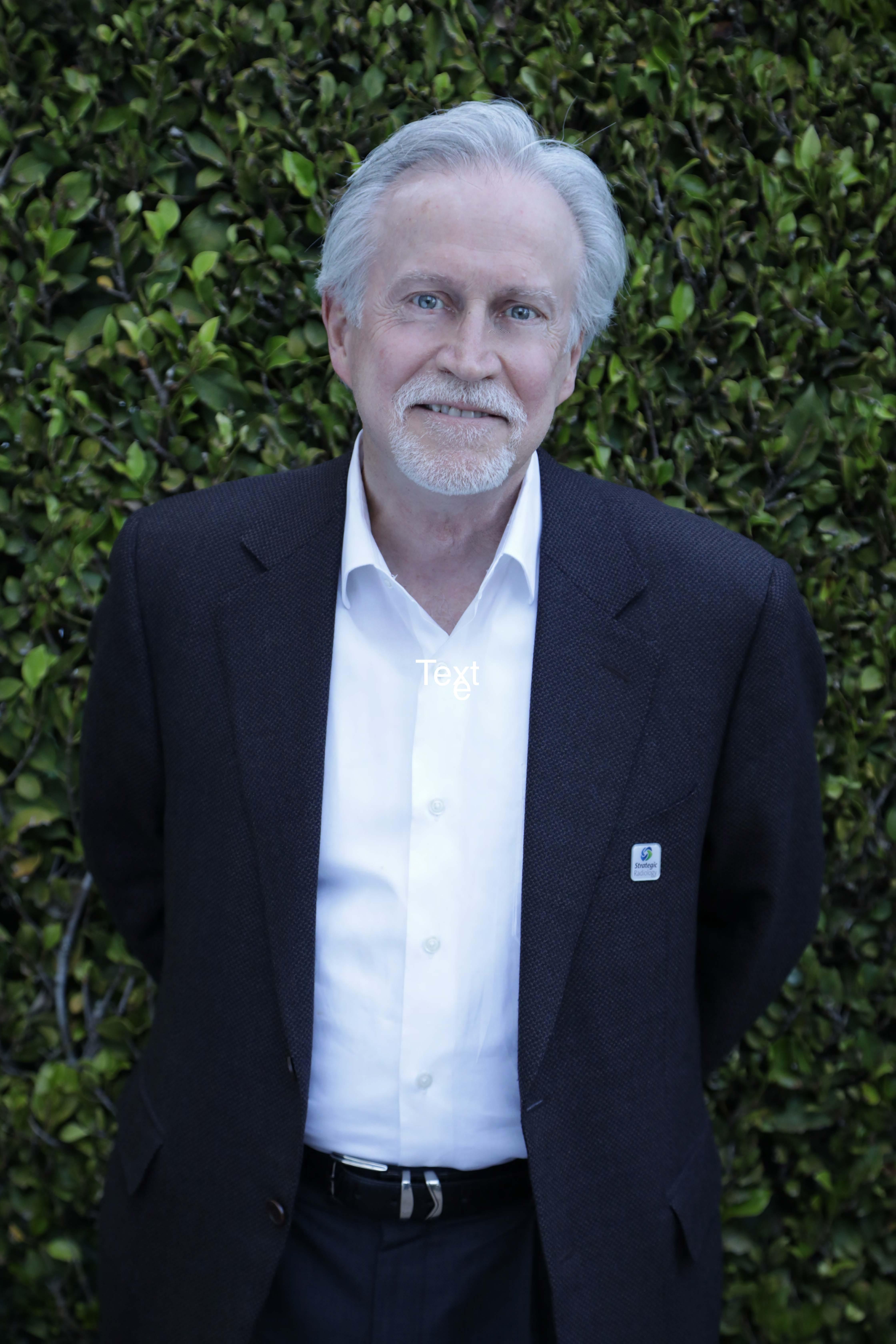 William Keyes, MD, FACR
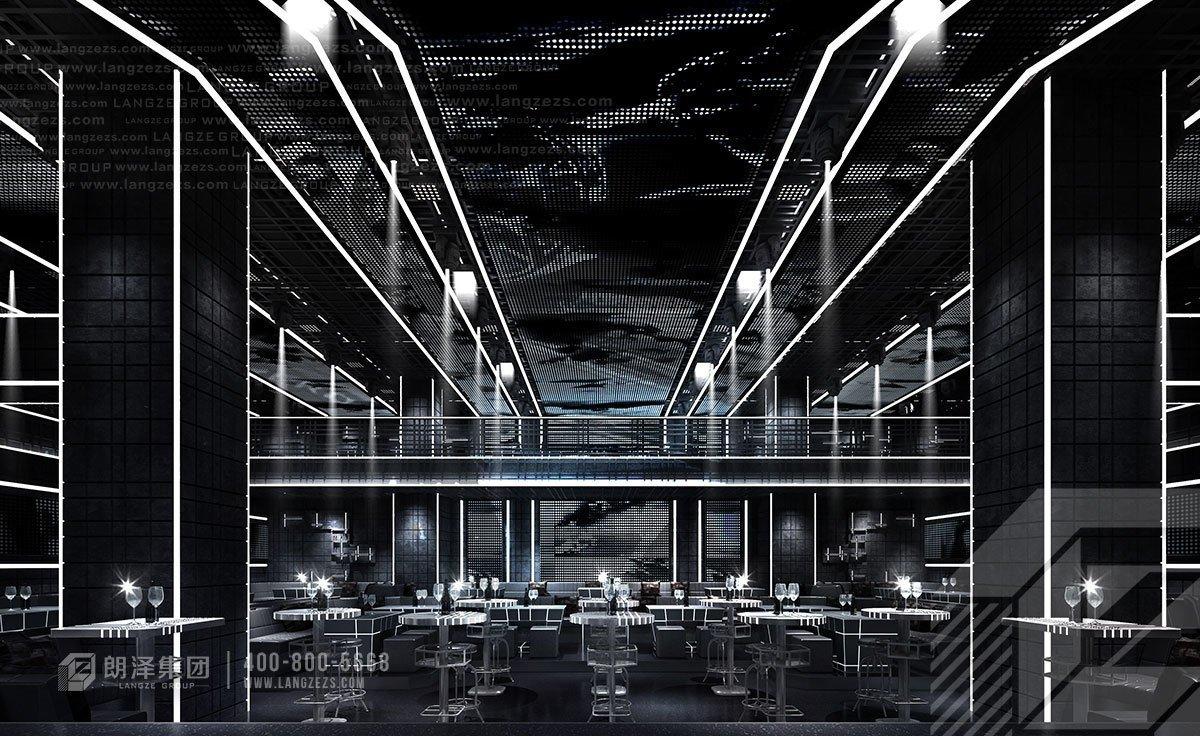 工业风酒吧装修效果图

---

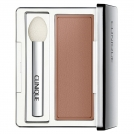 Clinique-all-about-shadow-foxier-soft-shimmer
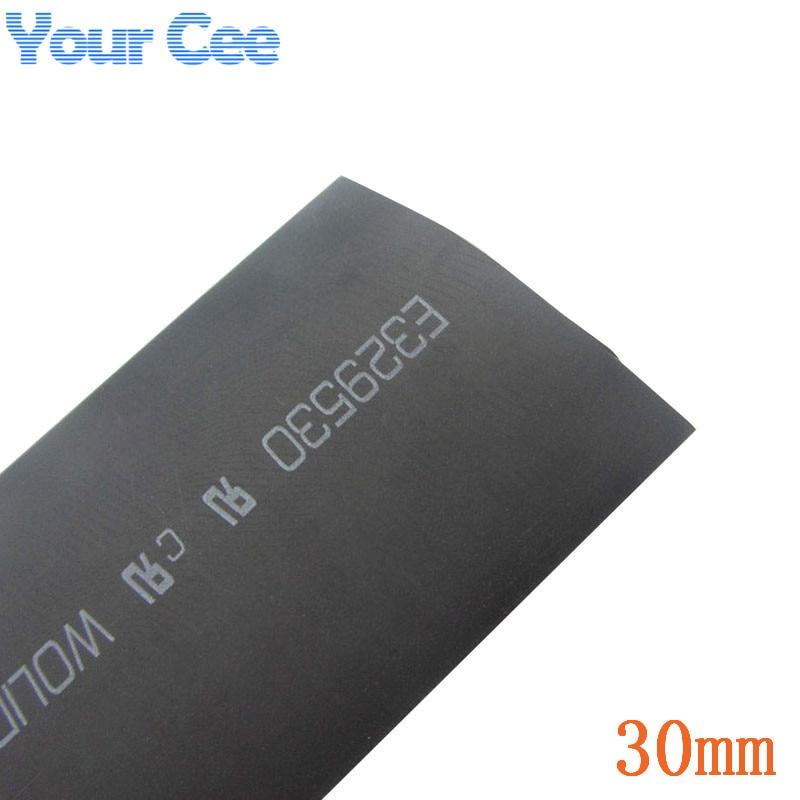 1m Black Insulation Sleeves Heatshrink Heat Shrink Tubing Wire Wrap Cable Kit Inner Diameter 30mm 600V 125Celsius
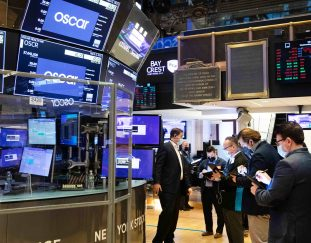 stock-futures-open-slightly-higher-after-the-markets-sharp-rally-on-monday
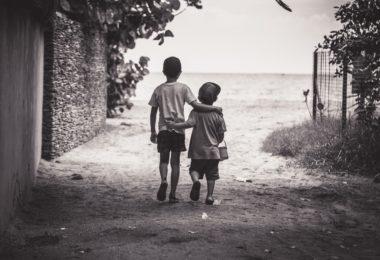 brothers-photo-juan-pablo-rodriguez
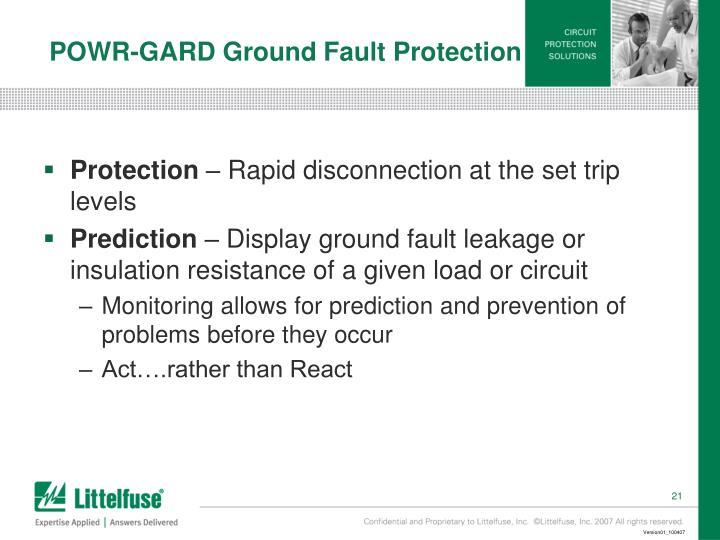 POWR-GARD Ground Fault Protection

- [PROBLEM DESCRIPTION] Using the data above, output the line that has "brothers-photo-juan-pablo-rodriguez", the line that has "POWR-GARD Ground Fault Protection", and whatever lines fall between, each exactly as it stands and without pictures.

- [EXPECTED OUTPUT]
 brothers-photo-juan-pablo-rodriguez
 POWR-GARD Ground Fault Protection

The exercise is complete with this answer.